Month: July 2016

How It Happens

In the 1800s, political combat in Germany helped form conflicting political ideologies, including modern liberalism, Marxist communism, Nietzchian conservatism, and the seeds of Nazism.  A century of national and international struggle, within Germany and without, put Hitler into the chancellery in 1933.  Today, it is all too easy to see Hitler as inevitable for 1930s Germany, and to forget the liberal German philosophies opposed to Nazism and the constitutional strengths of both imperial Germany and the Weimar republic.

The United States now finds itself in a situation in many ways resembling Germany in 1933, with the fascists now effectively in control of a major political party, and that party ignoring or even celebrating their links to avowed racists, neo-Nazis, white supremacists, and religious fascists.  The Democrats are attempting to rally the forces of American democracy against the new specter of fascism; but right now the polls indicate that the US lies on a precipice overlooking an unprecedented national catastrophe.
★ ★ ★ ★ ★
§ GOAL OF THE EXERCISE: Write out the essay comparing 1930s Germany with the United States in full, word for word. Rely only on the essay comparing 1930s Germany with the United States above.

§ INFORMATION SHOWN:
★ ★ ★ ★ ★
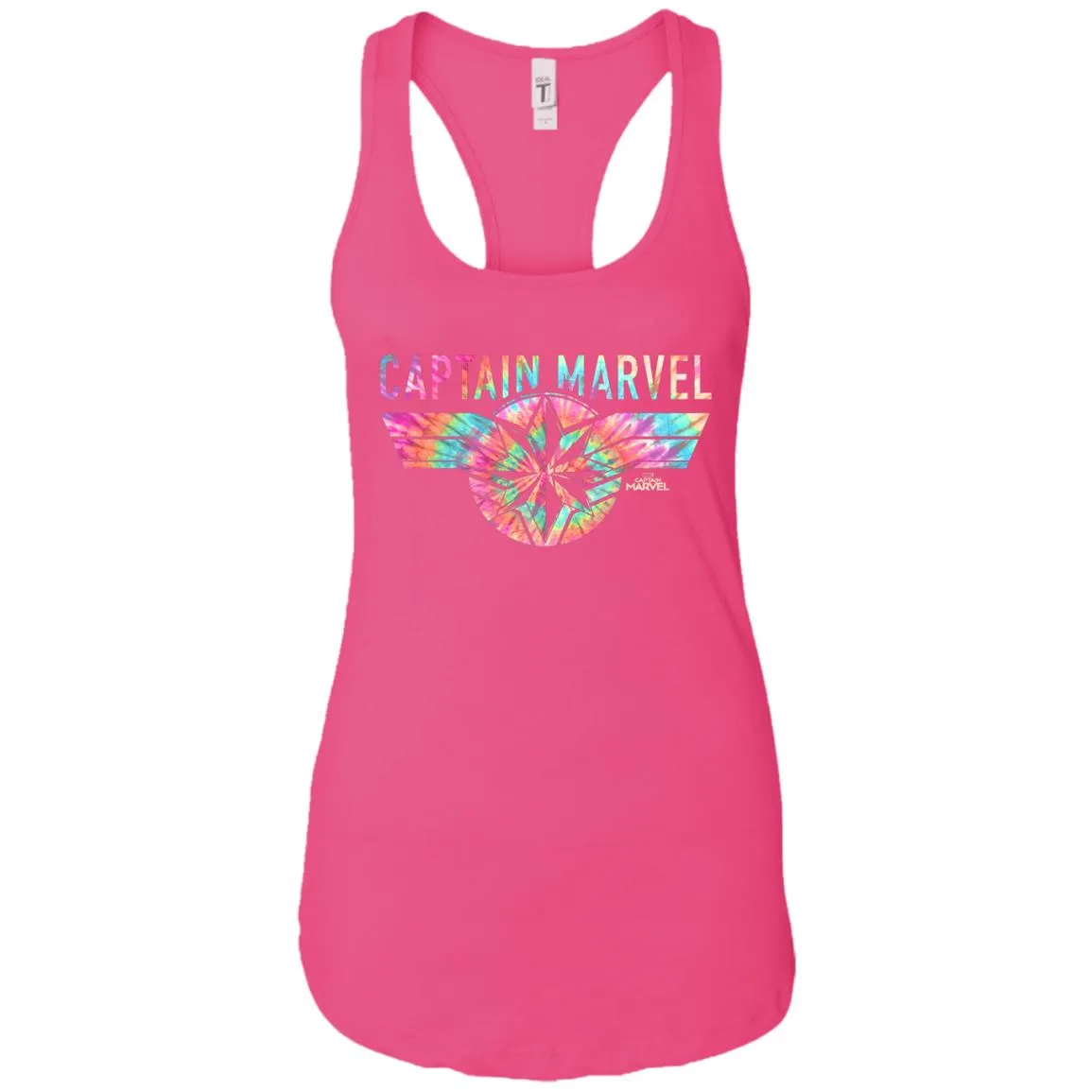 Captain Marvel Logo Banner Tie Dye Colors Women Tank Top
★ ★ ★ ★ ★
§ OUTPUT FOR THIS TASK:
Month: July 2016

How It Happens

In the 1800s, political combat in Germany helped form conflicting political ideologies, including modern liberalism, Marxist communism, Nietzchian conservatism, and the seeds of Nazism.  A century of national and international struggle, within Germany and without, put Hitler into the chancellery in 1933.  Today, it is all too easy to see Hitler as inevitable for 1930s Germany, and to forget the liberal German philosophies opposed to Nazism and the constitutional strengths of both imperial Germany and the Weimar republic.

The United States now finds itself in a situation in many ways resembling Germany in 1933, with the fascists now effectively in control of a major political party, and that party ignoring or even celebrating their links to avowed racists, neo-Nazis, white supremacists, and religious fascists.  The Democrats are attempting to rally the forces of American democracy against the new specter of fascism; but right now the polls indicate that the US lies on a precipice overlooking an unprecedented national catastrophe.